= Global Viral =

Global Viral (GV), previously known as Global Viral Forecasting Institute (GVFI), is a 501(c)(3) not-for-profit organization based in San Francisco, California. It was founded in 2007 by Nathan Wolfe to study infectious diseases, their transmission between animals and humans, and the risk involved with their global spread. An original goal of the organization was to develop an early warning system for pandemics and at one point Global Viral coordinated a staff of over 100 scientists in China, Cameroon, Equatorial Guinea, DR Congo, Republic of the Congo, Laos, Gabon, Central African Republic, Malaysia, Madagascar and Sao Tome.

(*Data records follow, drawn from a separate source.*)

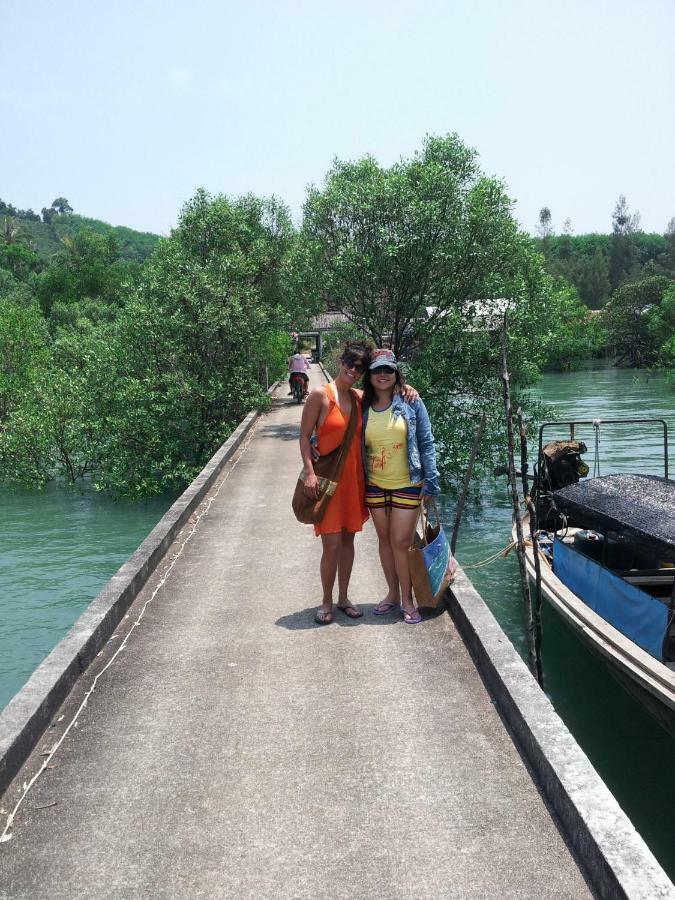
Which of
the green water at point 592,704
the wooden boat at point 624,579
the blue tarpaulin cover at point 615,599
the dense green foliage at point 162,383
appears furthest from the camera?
the dense green foliage at point 162,383

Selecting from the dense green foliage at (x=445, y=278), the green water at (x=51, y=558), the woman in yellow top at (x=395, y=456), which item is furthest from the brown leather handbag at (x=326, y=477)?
the dense green foliage at (x=445, y=278)

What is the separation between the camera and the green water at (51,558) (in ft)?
39.8

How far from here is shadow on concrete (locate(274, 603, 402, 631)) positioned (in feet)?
20.5

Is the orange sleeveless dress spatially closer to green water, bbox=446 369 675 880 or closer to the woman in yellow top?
the woman in yellow top

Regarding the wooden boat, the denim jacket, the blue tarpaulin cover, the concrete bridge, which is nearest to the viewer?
the concrete bridge

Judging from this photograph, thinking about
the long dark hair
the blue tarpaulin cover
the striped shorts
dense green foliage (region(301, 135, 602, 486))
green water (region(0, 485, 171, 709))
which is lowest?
green water (region(0, 485, 171, 709))

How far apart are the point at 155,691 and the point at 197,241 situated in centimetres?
2399

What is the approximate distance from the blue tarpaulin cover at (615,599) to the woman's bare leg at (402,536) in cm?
302

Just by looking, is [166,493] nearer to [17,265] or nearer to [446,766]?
[446,766]

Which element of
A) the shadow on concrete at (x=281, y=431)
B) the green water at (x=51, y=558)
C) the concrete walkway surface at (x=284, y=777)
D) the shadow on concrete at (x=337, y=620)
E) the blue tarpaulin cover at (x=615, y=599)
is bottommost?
the green water at (x=51, y=558)

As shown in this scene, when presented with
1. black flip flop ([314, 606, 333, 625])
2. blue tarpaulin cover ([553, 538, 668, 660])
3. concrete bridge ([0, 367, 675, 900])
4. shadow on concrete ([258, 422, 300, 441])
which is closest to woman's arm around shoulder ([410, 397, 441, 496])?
concrete bridge ([0, 367, 675, 900])

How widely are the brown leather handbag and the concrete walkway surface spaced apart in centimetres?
93

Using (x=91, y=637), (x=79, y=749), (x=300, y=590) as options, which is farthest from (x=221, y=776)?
(x=300, y=590)

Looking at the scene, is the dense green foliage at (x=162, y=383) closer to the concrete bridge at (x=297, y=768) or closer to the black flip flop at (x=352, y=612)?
the black flip flop at (x=352, y=612)
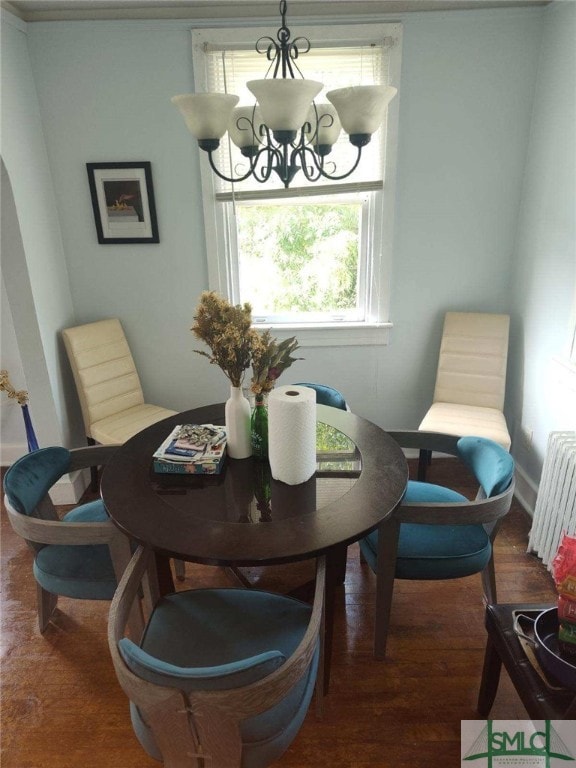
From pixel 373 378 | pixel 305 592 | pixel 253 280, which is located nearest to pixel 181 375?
pixel 253 280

However, as of 2019 the organization has "shifted" these areas of research to Metabiota, GV's for-profit sister company that focuses on risk analysis of pandemics.

== History ==
The Global Viral Forecasting Institute was founded in 2007 by Nathan Wolfe, receiving seed funding in 2008 from Google and the Skoll Foundation.

== Funding ==
Global Viral has received funding from the Armed Forces Health Surveillance Center (AFHSC), Fogarty International Center, Google, Henry M. Jackson Foundation for the Advancement of Military Medicine (HJF), National Geographic Society, the National Institutes of Health (NIH), Naval Health Research Center (NHRC), Skoll Foundation, United States Agency for International Development (USAID), United States Department of Defense, Wellcome Trust and the W. W. Smith Charitable Trust.